**** Trecho selecionado

Estudos preliminares feitos por um grupo de 11 pesquisadores brasileiros,
coordenado pela professora do Departamento de Química Inorgânica da
Universidade Federal Fluminense (UFF), Célia Machado Ronconi, poderão resultar,
no futuro, em uma ferramenta efetiva para a destruição de células cancerígenas.
Os estudos in vitro (em laboratório) utilizaram células de
câncer de mama de uma mulher de 69 anos, em parceria com o Instituto Nacional
do Câncer José de Alencar Gomes da Silva (Inca). A linha de pesquisa foi o
desenvolvimento de sistema de transporte de fármacos, utilizando a
doxorrubicina, um fármaco tóxico usado para vários tipos de câncer. “A gente
sabe que os fármacos de câncer não são seletivos. Eles atacam tanto a célula tumoral
quanto a sadia”, disse Célia Ronconi.
A ideia do grupo foi desenvolver um mecanismo em que o fármaco só fosse
liberado na presença da célula tumoral, “para ver se o protótipo ia funcionar”.
Foi desenvolvida então uma espécie de reservatório em escala nanométrica, no
qual foi colocado o fármaco (doxorrubicina). “Aí, a gente tampa esse
reservatório como se fosse uma válvula mesmo”, explicou Célia. Os pesquisadores
usaram um composto grande para cobrir totalmente a superfície do reservatório.
Célia Ronconi informou que o fármaco não vaza. Ele fica preso dentro do
reservatório. Quando ele encontra um PH mais ácido – como o das células de
câncer, que varia entre 4.5 e 5.5, a tampa do nanorreservatório é liberada. “Na
superfície desse material, nós colocamos grupos que reagissem a esse PH mais
ácido, de maneira que a tampa se soltasse”. Em uma linguagem mais simples, isso
quer dizer que a tampa só abre quando o meio está ácido, ou seja, quando ele
chega à célula tumoral.
Os ensaios in vitro, em que os pesquisadores cresceram as
células isoladas de câncer, resultaram em estudos de viabilidade celular, para
ver o quanto esse dispositivo, carregado com o fármaco, seria tóxico para essas
células. “Deu um resultado bem surpreendente. A gente conseguiu redução de 92%
na viabilidade celular. Ou seja, ele matou 92% das células de câncer de mama”.
Célia Ronconi chamou a atenção para o fato de que o fármaco usado puro, na
mesma concentração, matou só 70% dessas células. “O nosso sistema foi mais
tóxico, carregado com o fármaco”. Puro, o fármaco apresentou baixa toxicidade.
Os pesquisadores pretendem investigar porque o efeito é maior do fármaco no
nanorreservatório do que o fármaco puro.

********
**** Material fornecido

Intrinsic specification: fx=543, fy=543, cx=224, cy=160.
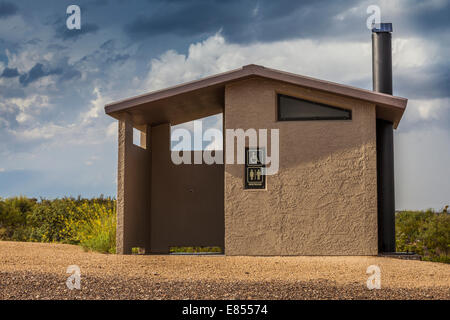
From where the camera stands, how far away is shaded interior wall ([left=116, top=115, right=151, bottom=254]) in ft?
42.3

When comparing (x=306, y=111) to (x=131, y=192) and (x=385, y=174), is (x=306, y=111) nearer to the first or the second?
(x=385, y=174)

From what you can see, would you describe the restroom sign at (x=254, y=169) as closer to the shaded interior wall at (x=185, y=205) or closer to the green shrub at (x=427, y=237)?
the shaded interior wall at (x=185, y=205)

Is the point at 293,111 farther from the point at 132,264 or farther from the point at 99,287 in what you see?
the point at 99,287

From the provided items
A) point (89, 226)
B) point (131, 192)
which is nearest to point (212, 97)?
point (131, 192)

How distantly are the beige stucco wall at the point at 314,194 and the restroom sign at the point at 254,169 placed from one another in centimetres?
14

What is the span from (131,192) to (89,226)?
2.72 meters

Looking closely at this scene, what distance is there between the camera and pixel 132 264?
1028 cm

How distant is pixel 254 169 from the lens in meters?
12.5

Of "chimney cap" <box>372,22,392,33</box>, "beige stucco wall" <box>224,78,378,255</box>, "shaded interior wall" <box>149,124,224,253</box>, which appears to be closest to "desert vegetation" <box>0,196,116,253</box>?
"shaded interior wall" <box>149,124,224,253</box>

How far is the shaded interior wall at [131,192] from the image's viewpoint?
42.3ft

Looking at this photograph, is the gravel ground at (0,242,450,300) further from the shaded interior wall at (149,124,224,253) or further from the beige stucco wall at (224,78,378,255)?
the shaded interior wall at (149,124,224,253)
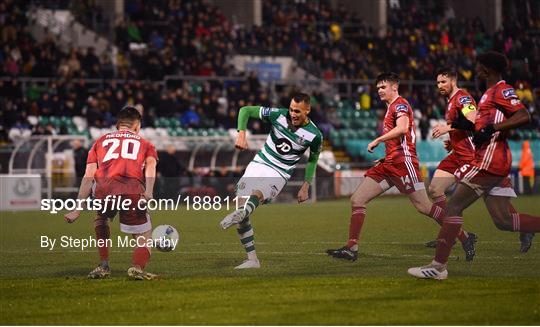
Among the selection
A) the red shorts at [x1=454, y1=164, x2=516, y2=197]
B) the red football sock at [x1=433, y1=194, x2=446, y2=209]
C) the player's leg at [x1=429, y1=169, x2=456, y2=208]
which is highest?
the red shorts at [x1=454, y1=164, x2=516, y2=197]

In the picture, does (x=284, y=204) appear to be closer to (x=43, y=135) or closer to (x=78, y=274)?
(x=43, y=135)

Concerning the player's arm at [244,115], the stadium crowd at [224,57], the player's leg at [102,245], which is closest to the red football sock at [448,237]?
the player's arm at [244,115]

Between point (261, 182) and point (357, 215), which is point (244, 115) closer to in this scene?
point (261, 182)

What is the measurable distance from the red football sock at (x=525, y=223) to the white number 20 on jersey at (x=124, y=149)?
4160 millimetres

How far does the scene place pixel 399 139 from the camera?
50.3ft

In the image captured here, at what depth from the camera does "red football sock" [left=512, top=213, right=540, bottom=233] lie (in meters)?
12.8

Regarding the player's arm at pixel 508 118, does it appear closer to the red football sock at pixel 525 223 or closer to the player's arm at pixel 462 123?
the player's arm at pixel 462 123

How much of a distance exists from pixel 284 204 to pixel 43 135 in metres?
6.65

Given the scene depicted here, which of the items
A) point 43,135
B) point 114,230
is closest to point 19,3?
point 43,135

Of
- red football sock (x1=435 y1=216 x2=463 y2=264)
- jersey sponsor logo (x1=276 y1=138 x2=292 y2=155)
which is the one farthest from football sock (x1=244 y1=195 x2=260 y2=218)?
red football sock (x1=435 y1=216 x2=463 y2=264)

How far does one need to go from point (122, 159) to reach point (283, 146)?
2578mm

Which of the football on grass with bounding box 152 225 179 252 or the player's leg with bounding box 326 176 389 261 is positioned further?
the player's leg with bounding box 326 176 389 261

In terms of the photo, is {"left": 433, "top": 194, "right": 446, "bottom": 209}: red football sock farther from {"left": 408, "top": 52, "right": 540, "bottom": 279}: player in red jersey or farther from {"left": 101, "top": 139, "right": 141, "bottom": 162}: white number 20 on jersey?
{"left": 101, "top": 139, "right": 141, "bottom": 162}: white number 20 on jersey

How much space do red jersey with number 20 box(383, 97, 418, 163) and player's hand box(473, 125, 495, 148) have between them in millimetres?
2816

********
**** Material fornecido

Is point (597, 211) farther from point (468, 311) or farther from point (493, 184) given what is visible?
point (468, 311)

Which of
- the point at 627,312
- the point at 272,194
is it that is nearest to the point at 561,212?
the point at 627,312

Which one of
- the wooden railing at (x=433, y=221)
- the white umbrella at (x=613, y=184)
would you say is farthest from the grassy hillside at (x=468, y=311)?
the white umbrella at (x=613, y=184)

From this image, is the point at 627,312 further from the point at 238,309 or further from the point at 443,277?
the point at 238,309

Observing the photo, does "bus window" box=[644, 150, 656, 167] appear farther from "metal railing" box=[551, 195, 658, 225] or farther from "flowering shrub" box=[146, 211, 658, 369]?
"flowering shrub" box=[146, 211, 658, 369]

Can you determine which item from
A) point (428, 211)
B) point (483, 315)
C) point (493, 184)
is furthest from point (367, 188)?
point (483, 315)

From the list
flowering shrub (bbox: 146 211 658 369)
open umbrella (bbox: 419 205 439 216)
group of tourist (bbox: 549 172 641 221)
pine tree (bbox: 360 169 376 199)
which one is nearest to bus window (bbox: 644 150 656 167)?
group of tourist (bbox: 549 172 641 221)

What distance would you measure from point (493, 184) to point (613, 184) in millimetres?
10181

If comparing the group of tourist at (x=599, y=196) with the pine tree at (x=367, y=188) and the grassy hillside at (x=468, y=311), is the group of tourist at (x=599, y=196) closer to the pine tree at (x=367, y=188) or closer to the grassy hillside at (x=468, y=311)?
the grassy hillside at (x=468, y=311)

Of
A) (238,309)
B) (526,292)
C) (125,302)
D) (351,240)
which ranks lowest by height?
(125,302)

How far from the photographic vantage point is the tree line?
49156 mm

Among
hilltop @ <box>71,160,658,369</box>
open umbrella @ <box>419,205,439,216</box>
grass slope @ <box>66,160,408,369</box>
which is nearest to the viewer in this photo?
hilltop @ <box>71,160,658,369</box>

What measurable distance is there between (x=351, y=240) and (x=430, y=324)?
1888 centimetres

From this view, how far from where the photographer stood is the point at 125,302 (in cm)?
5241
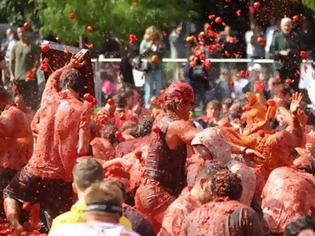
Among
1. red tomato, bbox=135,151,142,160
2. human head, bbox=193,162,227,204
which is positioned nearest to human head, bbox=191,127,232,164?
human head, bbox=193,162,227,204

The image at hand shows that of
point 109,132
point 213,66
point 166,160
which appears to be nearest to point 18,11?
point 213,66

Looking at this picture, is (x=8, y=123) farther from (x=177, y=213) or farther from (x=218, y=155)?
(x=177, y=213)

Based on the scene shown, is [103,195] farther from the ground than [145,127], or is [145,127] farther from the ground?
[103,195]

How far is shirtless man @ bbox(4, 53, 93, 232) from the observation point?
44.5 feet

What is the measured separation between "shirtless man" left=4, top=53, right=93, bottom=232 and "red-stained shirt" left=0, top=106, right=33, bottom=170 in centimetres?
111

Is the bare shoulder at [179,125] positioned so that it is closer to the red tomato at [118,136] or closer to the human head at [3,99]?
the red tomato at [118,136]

********
**** Material fornecido

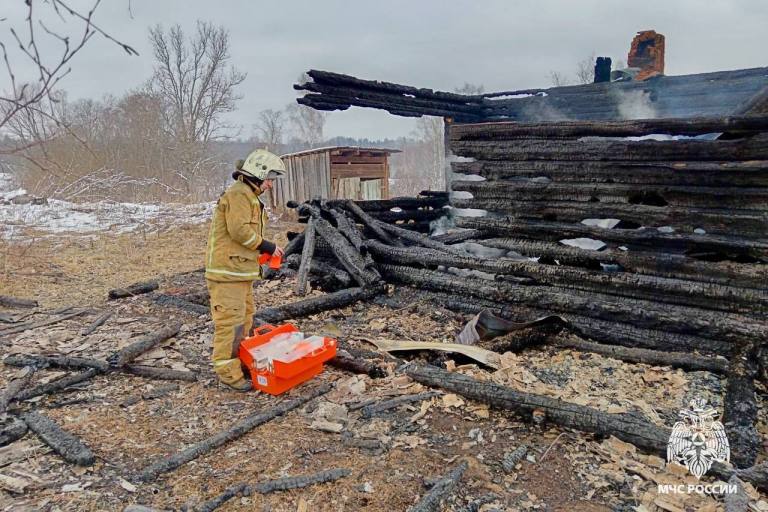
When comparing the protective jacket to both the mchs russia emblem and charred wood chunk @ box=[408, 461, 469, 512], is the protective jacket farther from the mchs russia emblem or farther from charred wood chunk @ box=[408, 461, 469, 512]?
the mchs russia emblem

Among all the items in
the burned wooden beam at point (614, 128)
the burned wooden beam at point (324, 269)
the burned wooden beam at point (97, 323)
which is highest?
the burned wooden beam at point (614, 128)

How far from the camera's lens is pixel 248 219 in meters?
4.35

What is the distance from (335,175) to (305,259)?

********

> _Instruções_:
Liste todos os números citados no texto sobre a pesquisa com câncer de mama, na ordem em que aparecem e sem repetir nenhum.

> _Resposta abaixo_:
11, 69, 4.5, 5.5, 92%, 70%